Spring is in the air and along with the blooming flowers and budding trees, this spring, there is SO MUCH HOPE!
Where has this past tumultuous year left you? Are you in a good place physically, mentally, emotionally and relationally?
If you’re feeling great and ready for whatever the day holds, you are most likely flourishing and a ray of sunshine to those around you.
If you find yourself not quite flourishing, just feeling blah but not quite depressed, that’s ok. According to this excellent New York Times article by organizational psychologist Adam Grant, you may be languishing a little.

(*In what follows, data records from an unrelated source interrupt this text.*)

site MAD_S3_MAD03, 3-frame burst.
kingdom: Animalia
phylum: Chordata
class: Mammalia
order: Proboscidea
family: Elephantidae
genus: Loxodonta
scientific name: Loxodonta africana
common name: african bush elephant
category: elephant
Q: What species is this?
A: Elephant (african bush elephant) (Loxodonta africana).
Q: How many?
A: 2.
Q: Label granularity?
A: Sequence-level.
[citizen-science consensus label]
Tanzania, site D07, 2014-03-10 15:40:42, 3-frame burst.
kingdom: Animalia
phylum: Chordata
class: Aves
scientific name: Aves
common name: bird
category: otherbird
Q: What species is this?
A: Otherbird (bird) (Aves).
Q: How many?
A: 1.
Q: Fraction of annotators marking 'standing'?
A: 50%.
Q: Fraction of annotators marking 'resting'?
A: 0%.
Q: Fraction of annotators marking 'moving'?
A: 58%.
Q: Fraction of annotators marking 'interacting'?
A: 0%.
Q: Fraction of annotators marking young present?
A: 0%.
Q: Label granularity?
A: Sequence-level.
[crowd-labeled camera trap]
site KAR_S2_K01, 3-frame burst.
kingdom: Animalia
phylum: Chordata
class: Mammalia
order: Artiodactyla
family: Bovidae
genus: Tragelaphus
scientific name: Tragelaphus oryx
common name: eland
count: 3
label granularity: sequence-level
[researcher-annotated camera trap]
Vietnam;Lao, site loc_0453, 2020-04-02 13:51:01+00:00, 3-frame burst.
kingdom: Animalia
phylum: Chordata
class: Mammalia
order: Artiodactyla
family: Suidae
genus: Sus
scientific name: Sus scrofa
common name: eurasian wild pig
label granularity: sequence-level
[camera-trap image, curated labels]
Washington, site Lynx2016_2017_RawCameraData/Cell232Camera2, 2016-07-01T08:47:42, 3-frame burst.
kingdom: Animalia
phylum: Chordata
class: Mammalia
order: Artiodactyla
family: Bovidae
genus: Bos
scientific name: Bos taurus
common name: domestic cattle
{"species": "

Here are 3 simple ways to move away from languishing and closer to flourishing.
- Intentionally practice self-compassion. How do you speak to yourself? Are you more gentle and kind to everyone but yourself? We are often hardest on ourselves and our own worst critics. It is SO important to be compassionate with yourself; especially during difficult times. Take this quiz to see where you stand. Then, consider incorporating some of the website’s suggestions on how to improve. Being kinder to yourself is something you can actually control!
- Eat right, feel right. Dr. Leslie Korn, mental health nutritionist, psychotherapist and author says, “what you eat directly affects your mood, for better or for worse.” Herbs and spices have healing properties not only for our physical health but our mental health as well. For example, lavender & chamomile help reduce anxiety, rosemary and sage help aid attention and focus, ginger is energizing and supports addiction recovery while peppermint, saffron, basil and nutmeg help lift mood and may reduce stress and improve symptoms of depression. Learn more by checking out Eat Right, Feel Right by Dr. Korn. Other books she authored on this topic are, Rhythms of Recovery: Trauma, Nature and the Body, Nutrition Essentials for Mental Health and The Complete Guide to the Food-Mood Connection.
- Cultivate play and rest. Do you value time playing and resting? Society often ties our self-worth to our net worth, productivity and purposeless things while play is often seen as a waste of time. Sleep is also sometimes devalued and seen as an inconvenience that cuts into our productivity. “ But play is at the core of creativity and innovation,” says Dr. Stuart Brown. “ Play shapes our brain, helps us nurture empathy and helps us navigate complex social groups and helps us rest.” So what are the benefits of play and rest for you and your mental health? According to Brene Brown inThe Gifts of Imperfection, play isn’t an option. Play isn’t the opposite of work but depression. Play can even transform your work, bringing back pleasure, innovation and creativity to your job. Play can provide lasting joy and the body needs play in the same way it needs rest. Inadequate rest and sleep is associated with depression, obesity, heart disease, diabetes etc. In the same way, overworking and neglecting play and rest may negatively affect your mental health, outlook and quality of life, causing you to languish instead of flourish.
Being intentional when it comes to practicing self-compassion, eating well so we feel well, and making play and rest a priority in our busy lives can greatly improve your mental health and outlook.
Practicing some or all of these things can help you move away from languishing and closer to a more flourishing lifestyle.
There’s no better month to get started than May for Mental Health Awareness Month. Honor yourself and begin today!